US 12,333,027 B2
	Machine learning for implementing policies in a computing environment
Johnson Manuel-Devadoss, San Antonio, TX (US)
Assigned to Oracle International Corporation, Redwood Shores, CA (US)
Filed by Oracle International Corporation, Redwood Shores, CA (US)
Filed on Mar. 3, 2022, as Appl. No. 17/685,561.
Prior Publication US 2023/0283643 A1, Sep. 7, 2023
Int. Cl. G06F 21/60 (2013.01); G06F 18/21 (2023.01); G06N 3/092 (2023.01); H04L 9/40 (2022.01)
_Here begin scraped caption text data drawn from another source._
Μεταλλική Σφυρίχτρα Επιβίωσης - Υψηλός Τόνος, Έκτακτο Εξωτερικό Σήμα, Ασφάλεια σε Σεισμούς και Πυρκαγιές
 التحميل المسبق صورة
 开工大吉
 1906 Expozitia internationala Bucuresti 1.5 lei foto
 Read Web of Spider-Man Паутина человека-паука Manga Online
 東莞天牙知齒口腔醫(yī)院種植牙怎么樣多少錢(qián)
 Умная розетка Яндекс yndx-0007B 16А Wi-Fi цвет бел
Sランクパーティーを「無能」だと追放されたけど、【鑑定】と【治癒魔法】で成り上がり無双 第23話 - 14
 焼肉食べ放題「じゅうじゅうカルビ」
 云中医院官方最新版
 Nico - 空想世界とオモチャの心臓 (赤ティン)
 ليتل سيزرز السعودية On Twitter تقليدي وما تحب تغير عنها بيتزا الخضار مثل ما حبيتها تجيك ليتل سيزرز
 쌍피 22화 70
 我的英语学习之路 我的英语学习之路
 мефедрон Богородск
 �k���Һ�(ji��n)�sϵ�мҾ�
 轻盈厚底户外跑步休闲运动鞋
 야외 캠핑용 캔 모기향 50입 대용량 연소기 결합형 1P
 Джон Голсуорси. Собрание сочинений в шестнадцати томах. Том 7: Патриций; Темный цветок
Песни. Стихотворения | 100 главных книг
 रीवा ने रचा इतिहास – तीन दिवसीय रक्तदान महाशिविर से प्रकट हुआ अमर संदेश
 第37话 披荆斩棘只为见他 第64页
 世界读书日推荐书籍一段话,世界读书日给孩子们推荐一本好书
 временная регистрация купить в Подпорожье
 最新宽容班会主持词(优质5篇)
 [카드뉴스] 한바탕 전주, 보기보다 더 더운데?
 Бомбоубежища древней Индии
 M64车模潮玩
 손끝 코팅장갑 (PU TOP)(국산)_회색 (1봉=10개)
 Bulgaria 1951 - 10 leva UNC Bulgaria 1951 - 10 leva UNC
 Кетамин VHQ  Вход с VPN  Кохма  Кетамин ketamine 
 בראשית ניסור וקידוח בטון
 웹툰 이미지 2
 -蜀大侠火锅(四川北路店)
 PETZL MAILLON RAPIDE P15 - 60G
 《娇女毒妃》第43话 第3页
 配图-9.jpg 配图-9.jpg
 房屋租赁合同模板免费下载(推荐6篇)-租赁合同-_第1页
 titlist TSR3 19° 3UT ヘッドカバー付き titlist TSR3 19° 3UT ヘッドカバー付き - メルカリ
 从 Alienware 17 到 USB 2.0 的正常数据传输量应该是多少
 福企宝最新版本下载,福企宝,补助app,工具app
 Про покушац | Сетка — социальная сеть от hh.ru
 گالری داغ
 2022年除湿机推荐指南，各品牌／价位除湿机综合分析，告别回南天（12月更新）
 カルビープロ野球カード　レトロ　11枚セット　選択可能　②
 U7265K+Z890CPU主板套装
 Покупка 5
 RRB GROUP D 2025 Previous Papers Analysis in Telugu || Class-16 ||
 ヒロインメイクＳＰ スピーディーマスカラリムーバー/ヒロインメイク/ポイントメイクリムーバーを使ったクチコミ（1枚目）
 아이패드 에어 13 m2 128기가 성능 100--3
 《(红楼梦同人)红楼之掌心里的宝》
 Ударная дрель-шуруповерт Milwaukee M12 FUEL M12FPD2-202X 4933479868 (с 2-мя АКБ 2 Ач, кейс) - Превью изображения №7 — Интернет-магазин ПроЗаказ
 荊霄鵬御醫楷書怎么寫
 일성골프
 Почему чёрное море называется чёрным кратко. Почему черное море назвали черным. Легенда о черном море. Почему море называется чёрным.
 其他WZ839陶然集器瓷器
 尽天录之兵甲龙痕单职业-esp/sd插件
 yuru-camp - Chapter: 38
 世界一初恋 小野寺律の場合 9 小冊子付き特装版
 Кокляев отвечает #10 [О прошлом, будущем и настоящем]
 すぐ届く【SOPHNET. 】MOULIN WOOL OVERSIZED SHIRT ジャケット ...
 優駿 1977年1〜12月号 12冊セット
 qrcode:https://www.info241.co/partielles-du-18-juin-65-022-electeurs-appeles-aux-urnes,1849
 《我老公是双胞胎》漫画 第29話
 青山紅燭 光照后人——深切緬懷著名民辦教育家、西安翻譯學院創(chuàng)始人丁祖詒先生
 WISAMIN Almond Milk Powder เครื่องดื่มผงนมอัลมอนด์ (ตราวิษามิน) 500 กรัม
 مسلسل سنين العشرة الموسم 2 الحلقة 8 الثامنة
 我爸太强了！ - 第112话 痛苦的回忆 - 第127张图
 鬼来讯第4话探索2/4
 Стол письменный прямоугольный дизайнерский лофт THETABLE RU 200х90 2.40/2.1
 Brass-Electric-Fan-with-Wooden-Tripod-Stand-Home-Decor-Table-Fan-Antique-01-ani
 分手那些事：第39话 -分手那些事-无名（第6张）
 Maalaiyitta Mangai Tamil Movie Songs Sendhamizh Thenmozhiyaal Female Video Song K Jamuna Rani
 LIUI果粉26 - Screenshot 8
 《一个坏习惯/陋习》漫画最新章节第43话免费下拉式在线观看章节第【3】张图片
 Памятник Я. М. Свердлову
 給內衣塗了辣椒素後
CPC G06F 21/604 (2013.01) [G06F 18/2185 (2023.01); G06N 3/092 (2023.01); H04L 63/20 (2013.01)]

14 Claims

1. A non-transitory computer readable medium comprising instructions which, when executed by one or more hardware processors cause performance of operations comprising:

obtaining a set of data representing a computing environment, the computing environment comprising a first set of computing resources;

receiving a selection to implement a first set of data security standards in the computing environment;

identifying a first set of security requirements, associated with the first set of data security standards, for the first set of computing resources;

performing deep reinforcement learning to generate a target sequence of actions for implementing the first set of data security standards in the computing environment, at least by:

iteratively (a) applying a plurality of candidate actions, associated with a respective plurality of security requirements, from among the first set of security requirements, to a current candidate state of the computing environment to generate a plurality of next candidate states of the computing environment, (b) identifying a plurality of candidate reward values associated respectively with the plurality of next candidate states of the computing environment, and (c) applying a target action, from among the plurality of candidate actions, to the current candidate state to generate a target next candidate state of the computing environment and a target reward associated with the target next candidate state; and

generating the target sequence of actions based on a set of target rewards associated with a particular set of target next candidate states resulting from performing the target sequence of actions; and

executing the target sequence of actions to provision the computing environment according to the first set of data security standards.